PRAGUE, April 6, 2006 (RFE/RL) -- The international community marked the third anniversary of the U.S.-led invasion of Iraq in March amid growing fear of a new conflict -- this time targeting Iran.
Activists in several countries held antiwar rallies at which they called for a foreign withdrawal from Iraq and urged the United States not to attack Iran.
More Than Active
But some advocates of peace and dialogue have opted for a more active approach of direct engagement with the Iranian government.
A lawmaker for Germany's Left Party, Ulrich Maurer, has warned that "the danger of war with Iran is growing." Maurer recently announced that party colleague Oskar Lafontaine will go to Iran in an attempt to mediate in the nuclear crisis and prevent a military strike on Iran.
Lafontaine will reportedly ask Iranian leaders to recognize the right of Israel to exist and to comply with the Nuclear Non-Proliferation Treaty (NPT).
Such concerns are echoed by other analysts and activists, who point to the escalation of rhetoric over Iran's disputed nuclear activities. Some observers see parallels to the run-up to war on Iraq.
Sara Flounders is the coordinator of the "Stop War on Iran" campaign.
"There is really a whole series of continuing and escalating U.S. threats and military preparation, and this is very reminiscent to the way in which the U.S. prepared for war against Iraq -- where there were constant reports of weapons of mass destruction, stories that the media covered endlessly claiming that Iraq was 45 minutes from launch time, had stockpiles of weapons of mass destruction, and so on and so forth," Flounders said.
U.S. Secretary of State Condoleezza Rice has stressed that "Iran is not Iraq" and said Washington is committed to pursuing a diplomatic solution to the Iranian nuclear dispute.

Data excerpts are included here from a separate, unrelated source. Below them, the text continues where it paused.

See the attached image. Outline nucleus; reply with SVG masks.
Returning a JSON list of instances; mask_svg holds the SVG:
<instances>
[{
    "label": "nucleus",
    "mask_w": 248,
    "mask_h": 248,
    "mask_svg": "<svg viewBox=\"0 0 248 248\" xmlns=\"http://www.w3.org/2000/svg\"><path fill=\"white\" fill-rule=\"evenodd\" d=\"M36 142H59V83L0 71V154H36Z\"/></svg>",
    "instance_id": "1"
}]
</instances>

Flounders said she thinks a military attack on Iran could have disastrous consequences.
"The war against Iraq is an absolute disaster for the people of Iraq and for the people here in the U.S.," Flounders said. "So imagine what launching a new war would mean to the people of Iran. But also it's a global threat."
In order to preempt any possible attack on Iran, the Stop War on Iran campaign is trying to raise public awareness, mobilize grassroots groups, and also pressure the U.S. Congress and the Bush administration.
The campaign has also launched a website that includes a petition calling on "voices opposed to the devastation of a new war in the Middle East to speak out now."
Flounders said the petition has been signed by some prominent figures -- including 2005 Nobel laureate for literature Harold Pinter and former U.S. Attorney General Ramsey Clark.
"There are many Iranian people, Iranian Americans, and Iranian people in Britain and other countries, but the overwhelming number [of signatories] are grassroots community activists, union officials, academics and professors of a number of universities, authors, religious leaders -- such as Bishop Thomas Gumbleton, who is the founder of Pax Christi, the largest Catholic peace organization -- [and] Tony Benn, a member of Parliament from Britain, [as well as] Denis Halliday, the former UN assistant secretary-general," Flounders said.
Another antiwar group -- the Campaign Against Sanctions And Military Intervention in Iran (CASMII) -- is sounding the alarm through public meetings and speeches as well as by lobbying opinion makers.
The CASMII has warned that a war on Iran could lead to "a catastrophe" and threaten international peace and stability.
A group called the International Physicians for the Prevention of Nuclear War (IPPNW) has cautioned that the confrontation with Iran could lead to "sanctions or the use of force." The IPPNW has called on UN Secretary-General Kofi Annan to create a senior-level UN commission to mediate in the dispute and break the cycle of escalation.